Allocating limited health care resources is a continuing challenge. Maximizing the overall health benefit realized from health care spending entails giving priority to patients whose health is most likely to improve as the result of treatment. Research suggests, however, that the public often is willing to sacrifice as least some health gain to treat those who are severely ill, even if their gain from treatment is limited.
Surveys aimed at understanding allocation preferences rarely name the ‘severe disease’. In part, this has been based on concerns that naming the disease — using the word ‘cancer’, for example — may elicit an emotional response. OHE’s 2010 summer intern, He Guo, designed a survey to test the effect of naming the ‘severe disease’ on such public preferences. The online survey included 134 respondents from the student bodies of the London School of Economics and Political Science and Peking University. Three sets of questions were used: one did not name the severe disease, one named ‘cancer’ and one named ‘congestive heart failure’. No additional information was provided about either disease. The survey allowed four choices: (1) allocate most to a moderate illness, likely to improve considerably with treatment, (2) allocate most to the severe illness, likely to improve only a little, (3) allocate equally between the two and (4) ‘I am not able to make a decision and would prefer that the choice be made by others’.
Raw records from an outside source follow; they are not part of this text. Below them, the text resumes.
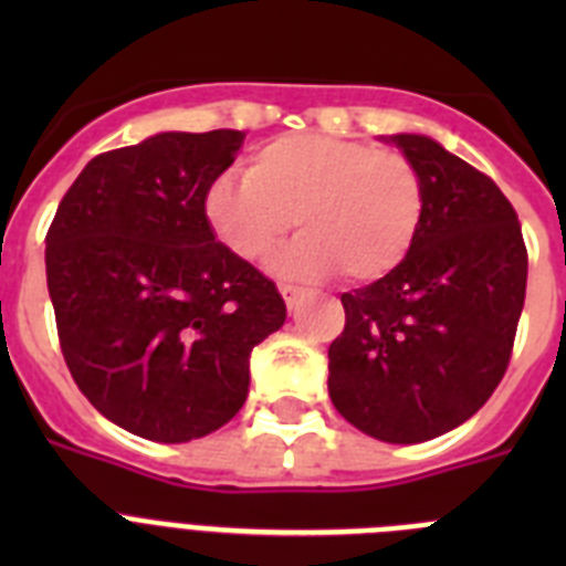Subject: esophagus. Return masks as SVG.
Wrapping results in <instances>:
<instances>
[{
    "label": "esophagus",
    "instance_id": "1",
    "mask_svg": "<svg viewBox=\"0 0 566 566\" xmlns=\"http://www.w3.org/2000/svg\"><path fill=\"white\" fill-rule=\"evenodd\" d=\"M280 294H283V300H286V306L294 308L303 300V289L297 286H280Z\"/></svg>",
    "mask_w": 566,
    "mask_h": 566
}]
</instances>
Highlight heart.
<instances>
[{
	"label": "heart",
	"mask_w": 566,
	"mask_h": 566,
	"mask_svg": "<svg viewBox=\"0 0 566 566\" xmlns=\"http://www.w3.org/2000/svg\"><path fill=\"white\" fill-rule=\"evenodd\" d=\"M214 238L247 263H263L292 223L303 238L274 263L283 277L343 272L374 283L399 269L424 214L422 175L402 153L326 133H289L260 144L247 181L218 178L203 195Z\"/></svg>",
	"instance_id": "1"
}]
</instances>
The study results showed, first, that naming the disease did not increase the preference for treating the severe disease at the expense of the moderate disease and, second, that cancer was not given priority over heart failure. Overall, respondents preferred to allocate more resources to the moderately ill than to the severely ill, whether or not the severe disease was named.
Because the study has some important limitations, it is a ‘proof of concept’ study rather than one with immediate implications for policy making. It suggests, however, that understanding public preferences for treatment requires further research on the impact both of naming diseases and providing more contextual information about them. Such research is important for both individual-level health valuation studies and societal-level resource allocation preference studies.